We have not performed the real experiments yet, but results from a pilot study with a few pairs of users (some worked in a non-haptic version of the interface and some in a haptic version) indicated that haptic feedback could have an effect on gaze behaviour (see e.g. the figures presented on the poster above). The results are not significant, but still interesting enough to make it worth running similar experiments with many more participants. A future step to take could also be to investigated how audio feedback (and/or combinations of haptic and audio feedback) affect gaze behaviour during collaborative task solving.
The poster above summarizes the work done. More information can be found in the published conference abstract which you can find here.

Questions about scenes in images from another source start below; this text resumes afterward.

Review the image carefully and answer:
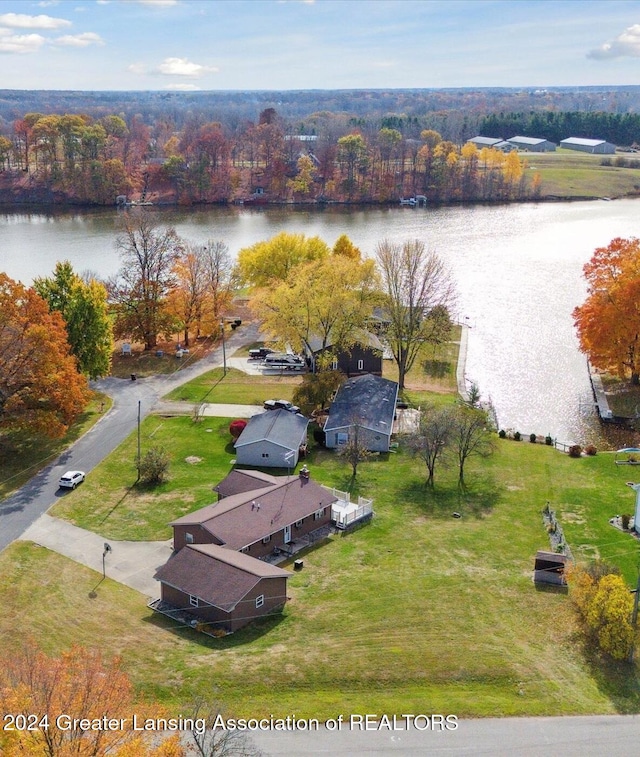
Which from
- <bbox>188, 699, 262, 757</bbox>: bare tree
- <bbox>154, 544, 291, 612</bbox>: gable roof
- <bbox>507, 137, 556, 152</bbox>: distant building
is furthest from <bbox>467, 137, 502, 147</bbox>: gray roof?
<bbox>188, 699, 262, 757</bbox>: bare tree

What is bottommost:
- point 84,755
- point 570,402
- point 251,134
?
point 570,402

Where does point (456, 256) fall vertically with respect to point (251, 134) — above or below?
below

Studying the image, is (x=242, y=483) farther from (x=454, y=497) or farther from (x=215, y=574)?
(x=454, y=497)

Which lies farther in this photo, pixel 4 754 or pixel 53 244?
pixel 53 244

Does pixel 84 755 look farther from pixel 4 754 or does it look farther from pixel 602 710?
pixel 602 710

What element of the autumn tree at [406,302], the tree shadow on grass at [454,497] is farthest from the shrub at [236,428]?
the autumn tree at [406,302]

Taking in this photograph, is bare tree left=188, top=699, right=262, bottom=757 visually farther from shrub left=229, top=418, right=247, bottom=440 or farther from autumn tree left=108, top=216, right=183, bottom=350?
autumn tree left=108, top=216, right=183, bottom=350

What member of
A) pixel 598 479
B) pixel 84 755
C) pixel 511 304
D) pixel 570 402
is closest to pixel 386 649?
pixel 84 755
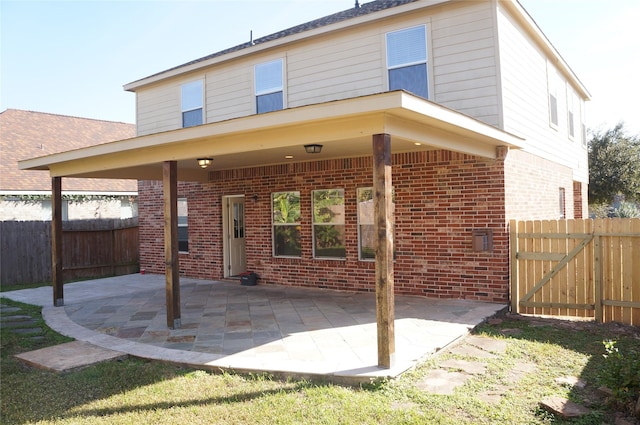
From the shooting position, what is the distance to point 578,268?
7145 mm

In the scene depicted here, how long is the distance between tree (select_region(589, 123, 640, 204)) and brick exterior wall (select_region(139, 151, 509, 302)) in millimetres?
16188

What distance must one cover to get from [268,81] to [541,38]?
20.2ft

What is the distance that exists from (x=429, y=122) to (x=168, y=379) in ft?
13.6

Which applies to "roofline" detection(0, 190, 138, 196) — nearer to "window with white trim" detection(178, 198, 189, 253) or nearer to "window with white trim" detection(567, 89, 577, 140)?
"window with white trim" detection(178, 198, 189, 253)

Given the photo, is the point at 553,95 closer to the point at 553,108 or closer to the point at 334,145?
the point at 553,108

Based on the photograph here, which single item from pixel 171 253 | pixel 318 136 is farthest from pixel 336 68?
pixel 171 253

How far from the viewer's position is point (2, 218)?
54.7ft

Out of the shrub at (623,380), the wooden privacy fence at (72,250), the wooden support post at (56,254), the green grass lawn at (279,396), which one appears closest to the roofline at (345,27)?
the wooden privacy fence at (72,250)

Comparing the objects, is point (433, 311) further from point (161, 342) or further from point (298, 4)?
point (298, 4)

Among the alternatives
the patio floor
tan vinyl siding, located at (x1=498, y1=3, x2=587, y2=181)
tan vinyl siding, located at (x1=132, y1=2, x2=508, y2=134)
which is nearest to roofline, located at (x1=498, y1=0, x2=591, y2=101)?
tan vinyl siding, located at (x1=498, y1=3, x2=587, y2=181)

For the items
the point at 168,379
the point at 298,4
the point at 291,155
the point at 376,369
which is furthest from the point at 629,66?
the point at 168,379

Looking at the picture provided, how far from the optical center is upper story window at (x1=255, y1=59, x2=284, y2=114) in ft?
34.4

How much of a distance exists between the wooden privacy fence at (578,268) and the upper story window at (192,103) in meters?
8.24

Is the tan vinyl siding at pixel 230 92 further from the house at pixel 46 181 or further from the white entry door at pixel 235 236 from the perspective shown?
the house at pixel 46 181
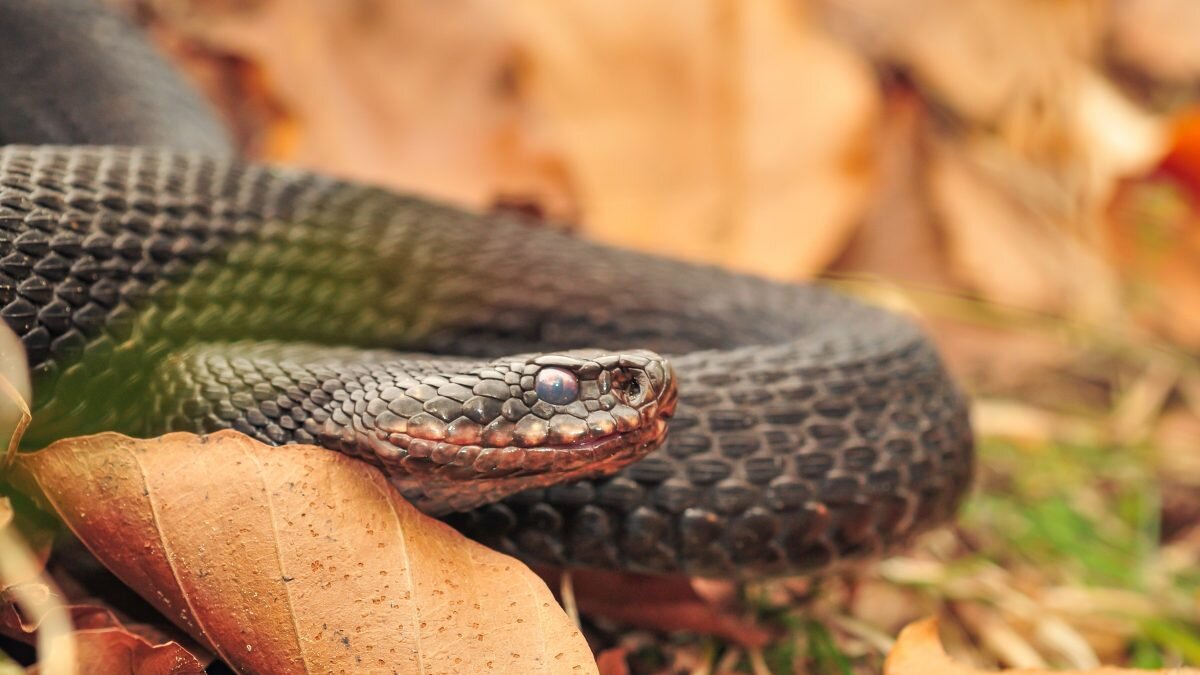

In an earlier blog post I wrote about my preparations for the Swedish Cognitive Science Society (SweCog) 2017 conference. My plan was to submit at least two papers to that conference and that was exactly what I did. One of the papers, “Using Eye-Tracking to Study the Effect of Haptic Feedback on Visual Focus During Collaborative Object Managing in a Multimodal Virtual Interface” I wrote together with Emma Frid and the other “Haptic communicative functions and their effects on communication in collaborative multimodal virtual environments” I wrote together with Eva-Lotta Sallnäs Pysander. I was first author on both since I led the work and did most of the writing. Earlier this week I got two emails from the conference organizers confirming that both papers had been accepted as posters!
When Eva-Lotta and I submitted the papers (you could only submit one per person) we indicated that we were aiming for oral presentations, but they were both “downgraded” to posters after the reviews. When it comes to first paper, written with Emma, I can understand it, since we were reporting on a pilot study and there were quite a few papers submitted by other researchers which reported on full-scale experiments and evaluations. The other one, on haptic communicative functions, were more theoretical in nature and in that case I think the main problem was the 500 words limit – we couldn’t really elaborate enough on our main findings, when most of the space had to be used to define and explain haptic communicative functions. Anyhow, I’m very happy that the papers were accepted and that we will be able to discuss our work with others during the conference.
The second confirmation email, about that paper on haptic communicative functions, actually included an interesting twist – one of the reviewers of that paper recommended that the paper should be presented by means of a live-demo during the poster session! That really came as a surprise (a positive one) and the organizers were really willing to work with us to make the live-demo happen. Unfortunately, one problem is that the studies referenced in the paper (about an evaluation and an experiment, respectively, during which pairs of users were collaborating by means of haptic and audio communicative functions – see this and this preprint article) used virtual environments based on outdated API:s that no longer work. I’m not sure that I can implement the environments using the newer haptics API Chai3D in time for the conference. But, no matter what, will still have the poster and the possibility to discuss and explain our findings.
So, the only thing remaining now (apart from trying to get a demo working) is to create two informative posters. After the conference I will get back to this topic and elaborate some more on the work presented on the two posters, so expect more posts about SweCog 2017 and my contributions two it!